Für mich ist es die Frage nach dem Huhn und Ei … Haben mich Stimmungssysteme nie besonders interessiert, weil ich eine MINT-Niete bin, oder umgekehrt…? Auf jeden Fall ist das ein sehr spezielles Interesse, das besonders für Instrumentenbauer wichtig ist. Als Musiker betrifft es mich persönlich weniger.

Was muss ein Maturand oder eine Maturandin wirklich mitbringen, wenn er oder sie Musik studieren will?

Auch wenn es kitschig klingt, Leidenschaft. Und Offenheit … für Kammermusik, für Komposition, fürs Unterrichten.

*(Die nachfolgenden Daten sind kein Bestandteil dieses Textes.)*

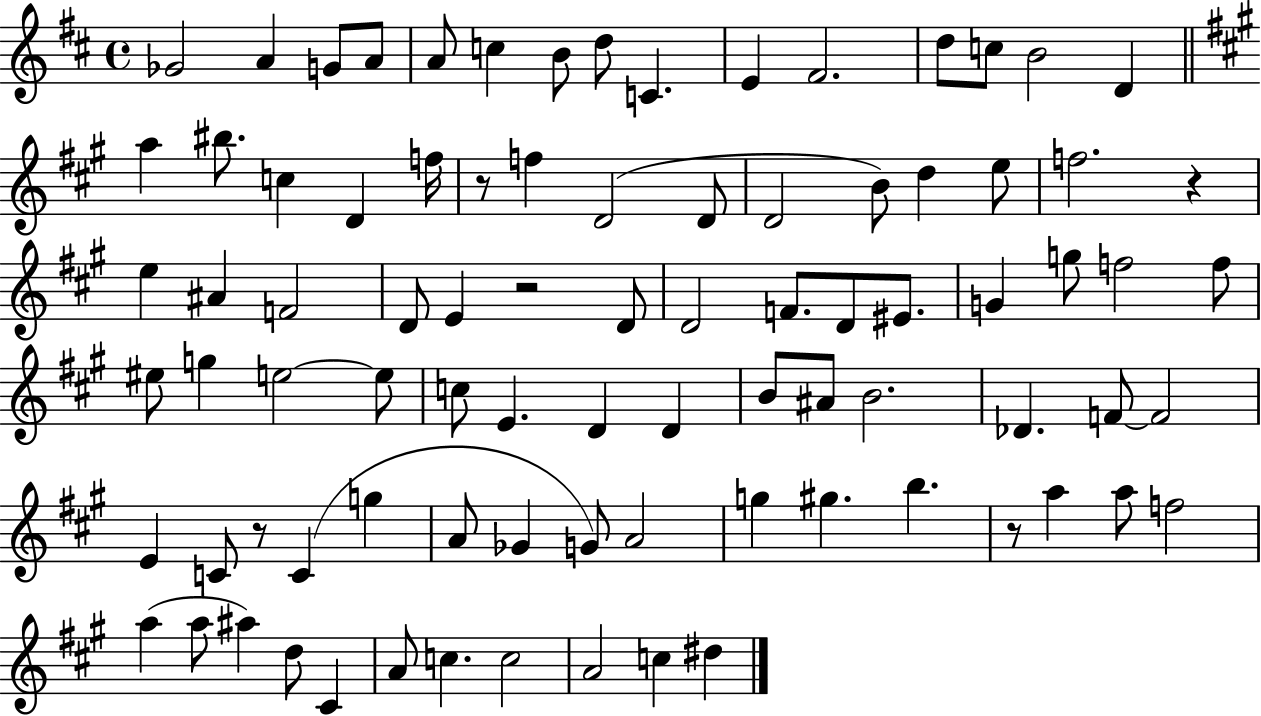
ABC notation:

X:1
T:Untitled
M:4/4
L:1/4
K:D
_G2 A G/2 A/2 A/2 c B/2 d/2 C E ^F2 d/2 c/2 B2 D a ^b/2 c D f/4 z/2 f D2 D/2 D2 B/2 d e/2 f2 z e ^A F2 D/2 E z2 D/2 D2 F/2 D/2 ^E/2 G g/2 f2 f/2 ^e/2 g e2 e/2 c/2 E D D B/2 ^A/2 B2 _D F/2 F2 E C/2 z/2 C g A/2 _G G/2 A2 g ^g b z/2 a a/2 f2 a a/2 ^a d/2 ^C A/2 c c2 A2 c ^d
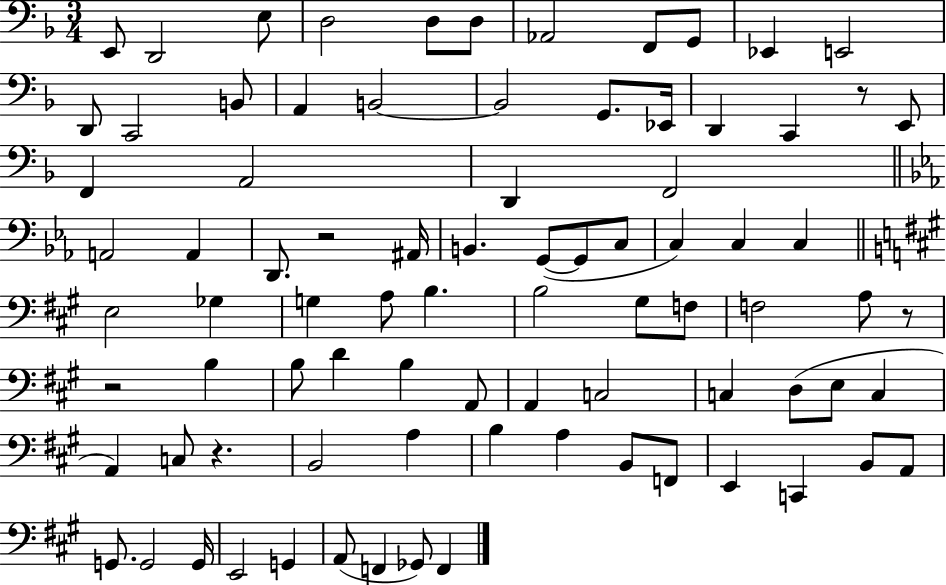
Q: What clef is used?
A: bass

Als Musiker beginnt man normalerweise mit einem Instrument, das ist das Ticket, um reinzukommen. Dann breiten sich all die Möglichkeiten aus …

Wenn Du an Deine Zeit am Gymnasium zurückdenkst, welche Bilder prägen Deine Erinnerungen ans Rychenberg?

Sehr schöne Erinnerungen habe ich an die Mensa, an das Mensa-Team. Ich ging dort immer gern essen, auch heute schaue ich noch ab und zu vorbei.

Was mich auch beeindruckte: Nach der Primarschule plötzlich einen Experten in jedem Fach zu haben. Und das breite Angebot der unterrichteten Fächer. Auch wenn ich heute vieles, was ich gelernt habe, nicht mehr brauche, ich möchte es nicht missen.

Hast Du noch Kontakt zu Deinen Mitschülern?

Ja, oft. Wir waren eine sehr spezielle Klasse mit einem starken Zusammenhalt. Mit einigen treffen wir uns regelmäßig einmal im Monat, oft auch wöchentlich. Spannend ist, was aus uns geworden ist. Wir sind Juristen, Ingenieure, Sprachwissenschaftler, Soziologen, Biologen, Ärzte … nicht nur Musiker.